Japan’s Government Pension Investment Fund (GPIF) announced its decision to stop lending to short sellers in the industry last Tuesday, December 3, 2019. Under the new ruling, the largest pension fund in the world will halt its $390 billion practices to short sellers.
The GPIF said the practices are unethical and go against the responsibilities that come with being a long-term investor. In a statement made on the company’s website, it announced that “The current stock lending scheme lacks transparency in terms of who is the ultimate borrower and for what purpose they are borrowing.”
Following the announcement may by the Government Investment Fund, Elon Musk, chief executive officer of Tesla, voiced his support for the move. In a tweet made over social media platform Twitter, Musk said, “Bravo, the right thing to do! Short selling should be illegal.”
GPIF’s move will affect short-sellers who mainly rely on borrowing funds from the pool of funding. Under the current scheme, these sellers market the stocks they get and bet on the price prior to falling, then reverting to buying back the shares, reports Reuters. Short sellers who participate in this lending and borrowing practice tend to earn by getting the difference from the ‘borrowed’ shares and the ones they sold on the market.

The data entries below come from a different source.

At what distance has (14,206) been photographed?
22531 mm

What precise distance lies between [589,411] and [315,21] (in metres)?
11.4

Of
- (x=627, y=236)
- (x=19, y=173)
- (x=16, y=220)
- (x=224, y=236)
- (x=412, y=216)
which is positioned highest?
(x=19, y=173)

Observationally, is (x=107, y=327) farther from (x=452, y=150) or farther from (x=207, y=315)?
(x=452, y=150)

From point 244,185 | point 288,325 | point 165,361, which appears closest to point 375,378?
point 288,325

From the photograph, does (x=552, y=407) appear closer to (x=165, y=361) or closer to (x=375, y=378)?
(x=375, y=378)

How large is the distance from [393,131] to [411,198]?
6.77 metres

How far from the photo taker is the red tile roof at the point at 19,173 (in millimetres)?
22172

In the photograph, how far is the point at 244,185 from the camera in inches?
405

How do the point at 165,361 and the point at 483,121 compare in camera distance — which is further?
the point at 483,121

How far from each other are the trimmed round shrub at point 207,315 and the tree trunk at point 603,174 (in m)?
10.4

In the past, Musk has aired his concerns over the practice, saying short-sellers earned huge profits, reveals Fox Business.
Despite the bold move by the GPIF, industry experts and analysts believe that the group’s decision will only run for a limited time. Japan strategist Nicholas Smith states that “people that don’t understand it [short selling] think it’s this evil practice that benefits from bad things happening. The other people who benefit from bad things happening are buyers of bonds, and they don’t get the same kind of hate mail.”
Other industry experts believe the decision could impact the lending industry, saying it could radically change the landscape for smaller stocks.